(Collected data)

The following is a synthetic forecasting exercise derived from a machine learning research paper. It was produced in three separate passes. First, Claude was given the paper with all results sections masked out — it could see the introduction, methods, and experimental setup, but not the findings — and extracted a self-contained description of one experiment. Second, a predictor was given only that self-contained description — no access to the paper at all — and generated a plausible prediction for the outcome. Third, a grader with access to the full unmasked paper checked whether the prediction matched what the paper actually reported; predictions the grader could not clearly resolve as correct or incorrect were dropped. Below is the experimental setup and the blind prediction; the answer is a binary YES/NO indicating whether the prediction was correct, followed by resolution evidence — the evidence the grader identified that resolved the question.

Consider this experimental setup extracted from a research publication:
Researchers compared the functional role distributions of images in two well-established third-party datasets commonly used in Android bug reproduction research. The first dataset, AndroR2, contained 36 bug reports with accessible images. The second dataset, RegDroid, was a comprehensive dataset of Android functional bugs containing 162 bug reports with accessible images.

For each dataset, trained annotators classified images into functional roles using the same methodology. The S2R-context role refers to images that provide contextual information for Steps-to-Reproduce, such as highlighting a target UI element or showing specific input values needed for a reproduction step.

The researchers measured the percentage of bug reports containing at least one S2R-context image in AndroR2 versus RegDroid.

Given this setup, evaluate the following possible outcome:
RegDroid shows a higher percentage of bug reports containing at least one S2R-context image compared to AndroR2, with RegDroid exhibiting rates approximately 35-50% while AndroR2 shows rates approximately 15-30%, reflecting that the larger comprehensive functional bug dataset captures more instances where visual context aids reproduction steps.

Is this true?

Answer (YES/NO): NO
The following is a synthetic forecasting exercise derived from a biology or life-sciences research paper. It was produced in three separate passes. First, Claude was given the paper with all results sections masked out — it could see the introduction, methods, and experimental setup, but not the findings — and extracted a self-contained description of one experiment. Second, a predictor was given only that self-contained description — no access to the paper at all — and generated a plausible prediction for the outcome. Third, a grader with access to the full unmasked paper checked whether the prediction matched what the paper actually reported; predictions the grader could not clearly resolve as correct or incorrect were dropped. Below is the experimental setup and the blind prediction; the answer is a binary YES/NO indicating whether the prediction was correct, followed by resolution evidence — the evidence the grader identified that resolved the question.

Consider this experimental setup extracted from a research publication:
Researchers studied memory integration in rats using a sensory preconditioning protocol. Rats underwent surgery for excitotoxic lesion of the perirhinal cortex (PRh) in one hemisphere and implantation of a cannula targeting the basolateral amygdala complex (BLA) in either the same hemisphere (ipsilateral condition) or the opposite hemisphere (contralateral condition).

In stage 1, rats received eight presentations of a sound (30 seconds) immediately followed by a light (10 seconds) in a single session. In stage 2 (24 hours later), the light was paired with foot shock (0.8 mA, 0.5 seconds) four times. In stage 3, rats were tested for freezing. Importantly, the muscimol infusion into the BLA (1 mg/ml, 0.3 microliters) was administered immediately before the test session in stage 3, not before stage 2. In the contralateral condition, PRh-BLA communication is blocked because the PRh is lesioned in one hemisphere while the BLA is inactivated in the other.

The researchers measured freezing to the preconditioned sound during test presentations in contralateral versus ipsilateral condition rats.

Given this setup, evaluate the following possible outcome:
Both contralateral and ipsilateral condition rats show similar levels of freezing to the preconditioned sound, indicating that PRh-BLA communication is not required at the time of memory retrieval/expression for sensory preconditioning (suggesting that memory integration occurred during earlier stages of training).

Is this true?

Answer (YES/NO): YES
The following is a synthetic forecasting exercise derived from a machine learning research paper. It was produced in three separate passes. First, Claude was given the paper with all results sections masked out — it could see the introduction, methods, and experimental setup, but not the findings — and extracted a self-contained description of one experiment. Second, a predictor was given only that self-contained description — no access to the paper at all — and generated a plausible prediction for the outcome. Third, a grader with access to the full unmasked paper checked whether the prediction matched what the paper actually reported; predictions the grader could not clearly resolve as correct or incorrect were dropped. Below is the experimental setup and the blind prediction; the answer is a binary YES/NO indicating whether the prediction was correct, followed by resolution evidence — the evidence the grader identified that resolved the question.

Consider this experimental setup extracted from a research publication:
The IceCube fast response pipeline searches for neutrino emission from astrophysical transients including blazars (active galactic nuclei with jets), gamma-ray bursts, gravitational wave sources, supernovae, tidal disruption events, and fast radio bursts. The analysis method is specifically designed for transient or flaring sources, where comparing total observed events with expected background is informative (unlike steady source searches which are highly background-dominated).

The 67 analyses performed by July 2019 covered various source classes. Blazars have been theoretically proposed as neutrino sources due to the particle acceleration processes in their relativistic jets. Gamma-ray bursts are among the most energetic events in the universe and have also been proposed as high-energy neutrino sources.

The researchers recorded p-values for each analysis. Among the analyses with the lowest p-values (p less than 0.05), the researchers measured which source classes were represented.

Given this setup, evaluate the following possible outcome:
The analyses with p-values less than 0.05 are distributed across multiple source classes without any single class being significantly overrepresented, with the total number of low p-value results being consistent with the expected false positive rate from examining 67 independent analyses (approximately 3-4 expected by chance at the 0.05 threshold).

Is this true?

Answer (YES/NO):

(WHAT YOU WILL DO): Here the goal is to repeat each entry exactly.

(RESPONSE TO THE TASK):
The following is a synthetic forecasting exercise derived from a machine learning research paper. It was produced in three separate passes. First, Claude was given the paper with all results sections masked out — it could see the introduction, methods, and experimental setup, but not the findings — and extracted a self-contained description of one experiment. Second, a predictor was given only that self-contained description — no access to the paper at all — and generated a plausible prediction for the outcome. Third, a grader with access to the full unmasked paper checked whether the prediction matched what the paper actually reported; predictions the grader could not clearly resolve as correct or incorrect were dropped. Below is the experimental setup and the blind prediction; the answer is a binary YES/NO indicating whether the prediction was correct, followed by resolution evidence — the evidence the grader identified that resolved the question.

Consider this experimental setup extracted from a research publication:
Researchers compared the functional role distributions of images in two well-established third-party datasets commonly used in Android bug reproduction research. The first dataset, AndroR2, contained 36 bug reports with accessible images. The second dataset, RegDroid, was a comprehensive dataset of Android functional bugs containing 162 bug reports with accessible images.

For each dataset, trained annotators classified images into functional roles using the same methodology. The S2R-context role refers to images that provide contextual information for Steps-to-Reproduce, such as highlighting a target UI element or showing specific input values needed for a reproduction step.

The researchers measured the percentage of bug reports containing at least one S2R-context image in AndroR2 versus RegDroid.

Given this setup, evaluate the following possible outcome:
RegDroid shows a higher percentage of bug reports containing at least one S2R-context image compared to AndroR2, with RegDroid exhibiting rates approximately 35-50% while AndroR2 shows rates approximately 15-30%, reflecting that the larger comprehensive functional bug dataset captures more instances where visual context aids reproduction steps.

Is this true?

Answer (YES/NO): NO
The following is a synthetic forecasting exercise derived from a biology or life-sciences research paper. It was produced in three separate passes. First, Claude was given the paper with all results sections masked out — it could see the introduction, methods, and experimental setup, but not the findings — and extracted a self-contained description of one experiment. Second, a predictor was given only that self-contained description — no access to the paper at all — and generated a plausible prediction for the outcome. Third, a grader with access to the full unmasked paper checked whether the prediction matched what the paper actually reported; predictions the grader could not clearly resolve as correct or incorrect were dropped. Below is the experimental setup and the blind prediction; the answer is a binary YES/NO indicating whether the prediction was correct, followed by resolution evidence — the evidence the grader identified that resolved the question.

Consider this experimental setup extracted from a research publication:
Researchers studied memory integration in rats using a sensory preconditioning protocol. Rats underwent surgery for excitotoxic lesion of the perirhinal cortex (PRh) in one hemisphere and implantation of a cannula targeting the basolateral amygdala complex (BLA) in either the same hemisphere (ipsilateral condition) or the opposite hemisphere (contralateral condition).

In stage 1, rats received eight presentations of a sound (30 seconds) immediately followed by a light (10 seconds) in a single session. In stage 2 (24 hours later), the light was paired with foot shock (0.8 mA, 0.5 seconds) four times. In stage 3, rats were tested for freezing. Importantly, the muscimol infusion into the BLA (1 mg/ml, 0.3 microliters) was administered immediately before the test session in stage 3, not before stage 2. In the contralateral condition, PRh-BLA communication is blocked because the PRh is lesioned in one hemisphere while the BLA is inactivated in the other.

The researchers measured freezing to the preconditioned sound during test presentations in contralateral versus ipsilateral condition rats.

Given this setup, evaluate the following possible outcome:
Both contralateral and ipsilateral condition rats show similar levels of freezing to the preconditioned sound, indicating that PRh-BLA communication is not required at the time of memory retrieval/expression for sensory preconditioning (suggesting that memory integration occurred during earlier stages of training).

Is this true?

Answer (YES/NO): YES
The following is a synthetic forecasting exercise derived from a machine learning research paper. It was produced in three separate passes. First, Claude was given the paper with all results sections masked out — it could see the introduction, methods, and experimental setup, but not the findings — and extracted a self-contained description of one experiment. Second, a predictor was given only that self-contained description — no access to the paper at all — and generated a plausible prediction for the outcome. Third, a grader with access to the full unmasked paper checked whether the prediction matched what the paper actually reported; predictions the grader could not clearly resolve as correct or incorrect were dropped. Below is the experimental setup and the blind prediction; the answer is a binary YES/NO indicating whether the prediction was correct, followed by resolution evidence — the evidence the grader identified that resolved the question.

Consider this experimental setup extracted from a research publication:
The IceCube fast response pipeline searches for neutrino emission from astrophysical transients including blazars (active galactic nuclei with jets), gamma-ray bursts, gravitational wave sources, supernovae, tidal disruption events, and fast radio bursts. The analysis method is specifically designed for transient or flaring sources, where comparing total observed events with expected background is informative (unlike steady source searches which are highly background-dominated).

The 67 analyses performed by July 2019 covered various source classes. Blazars have been theoretically proposed as neutrino sources due to the particle acceleration processes in their relativistic jets. Gamma-ray bursts are among the most energetic events in the universe and have also been proposed as high-energy neutrino sources.

The researchers recorded p-values for each analysis. Among the analyses with the lowest p-values (p less than 0.05), the researchers measured which source classes were represented.

Given this setup, evaluate the following possible outcome:
The analyses with p-values less than 0.05 are distributed across multiple source classes without any single class being significantly overrepresented, with the total number of low p-value results being consistent with the expected false positive rate from examining 67 independent analyses (approximately 3-4 expected by chance at the 0.05 threshold).

Is this true?

Answer (YES/NO):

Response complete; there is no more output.